In a study co-authored by Dr John Seidensticker and of the Smithsonian Conservation Biology Institute titled “A Landscape-Based Conservation Strategy to Double the Wild Tiger Population” published in 2011, Dr John Seidensticker has contended that “tiger conservation is the face of biodiversity conservation and competent sustainable land-use management at the landscape level.” The study focuses on the importance of creating habitat corridors between tiger reserves in order to allow tiger population recovery and recolonization.

In a project undertaken by Grow-Trees.com to revitalise the wildlife corridor between Kanha National Park, Madhya Pradesh and Pench National Park, Maharashtra, 300,000 trees were planted in partnership with Vodafone India Ltd. The wildlife corridor between these two prominent tiger reserves in India will facilitate the dispersal of tiger populations in these regions resulting in greater genetic diversity and a higher tiger population. Trees that grow locally in the region include Amla, Baheda, Bamboo, Harra, Imli, Karanj, Khamer, Mahua, Saja, Sisu, Subabul, Amal, Arjun, Aam and Jamun. Grow-Trees.com strives to plant only those trees that grow organically in the agro-climatic conditions of the region.

In 2005, a steady decline in the tiger population in Sariska Tiger Reserve in Alwar, Rajasthan had prompted the Indian government to transport tigers by helicopters in order to revive the tiger population in this region.  In an initiative to preserve the habitat of the tiger by reducing the conflict between human settlements and wildlife habitats, Grow-Trees.com has successfully planted 266,769 trees around the Sariska Tiger Reserve to bolster the periphery of the Reserve with 300, 000 trees as the target. Out of the trees already planted, 1,00,000 were planted in partnership with Tata Capital Ltd. Local tree species including Indian Plum, Neem, Salai, Sahajan, Sasbania, Babul, Sheesham, Lemon, Papaya, and Amla that grow naturally around the Reserve, have been planted and another 15, 000 have been supported by the Ingenico Group. An indicator of the success of this particular project has been the appearance of relocated tigers ST6 and ST10, as reported by the forest department, around the area of the project site.

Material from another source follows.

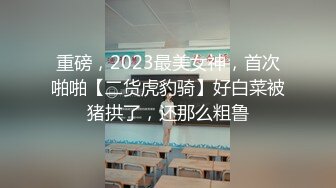 极品身材白虎女友求我快放进去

Similarly, our project on the Periphery of the Sundarbans National Park in West Bengal aims to preserve the habitat of the Royal Bengal Tiger, a man-eating tiger species that is found only in this part of the world! The target for the Sundarbans this year is 250, 000 trees which will aid the unique aquatic ecosystem that is supported by the endemic mangroves, improve the fisheries catch for rural communities that depend on it for livelihoods and help in disaster mitigation at the time of flooding or at the occurrence of a tropical storm or cyclone which this region is prone to.

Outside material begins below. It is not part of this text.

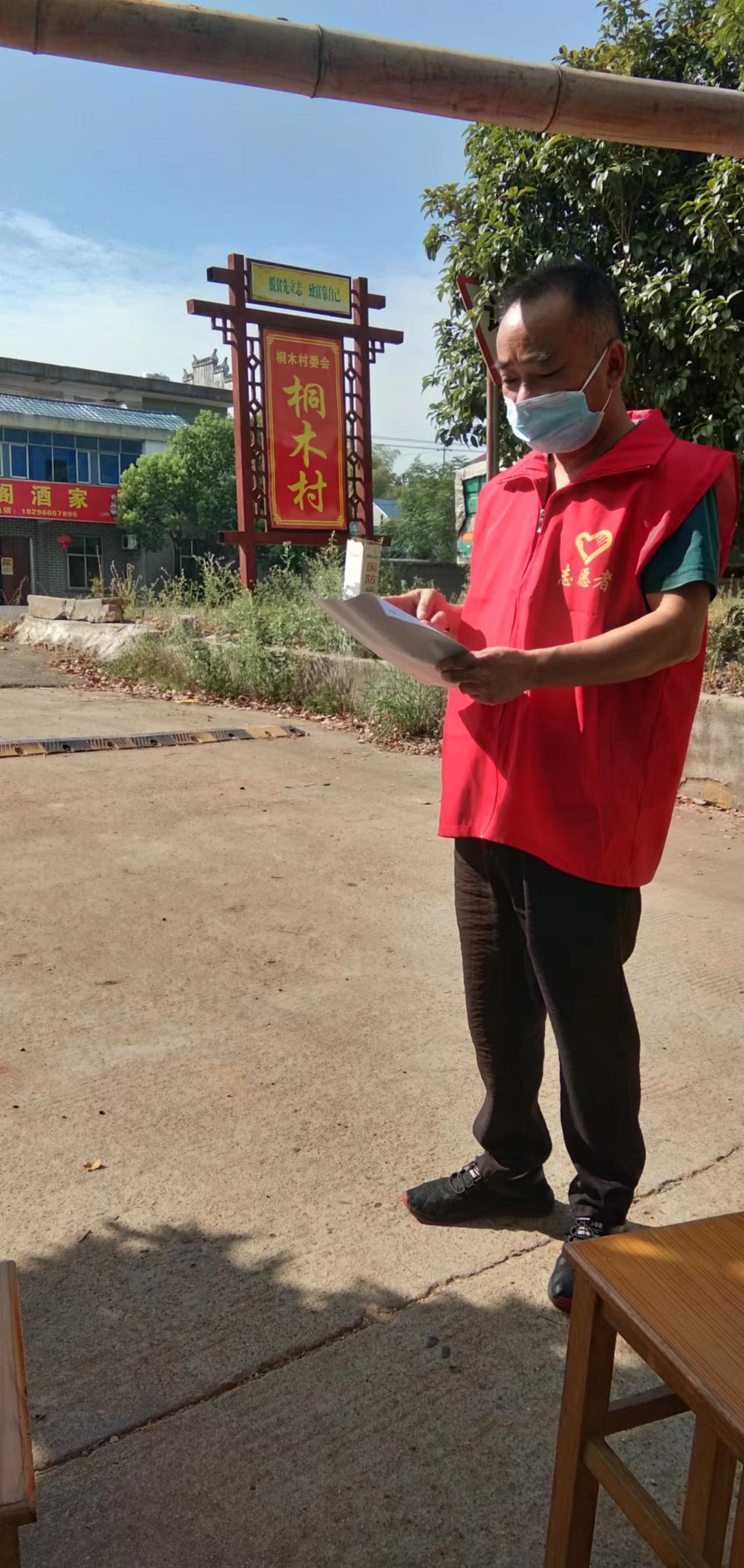 毛秋华纪念馆照片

At Grow-Trees.com, the efforts to protect the habitats of the tiger is seen as a way to accomplish other socio-development challenges as well such as creating livelihoods in the communities living around forests that are dependent on forest-based industry for their subsistence and income. This is achieved by ensuring that we grow local varieties of trees and engage the community through participation in the planting process and training on the judicious use of forest resources. Wildlife conservation, fostering social-economic growth, preserving plant and tree species and saving and creating water resources are all interconnected and working on even of these causes has positive effects on the others as well.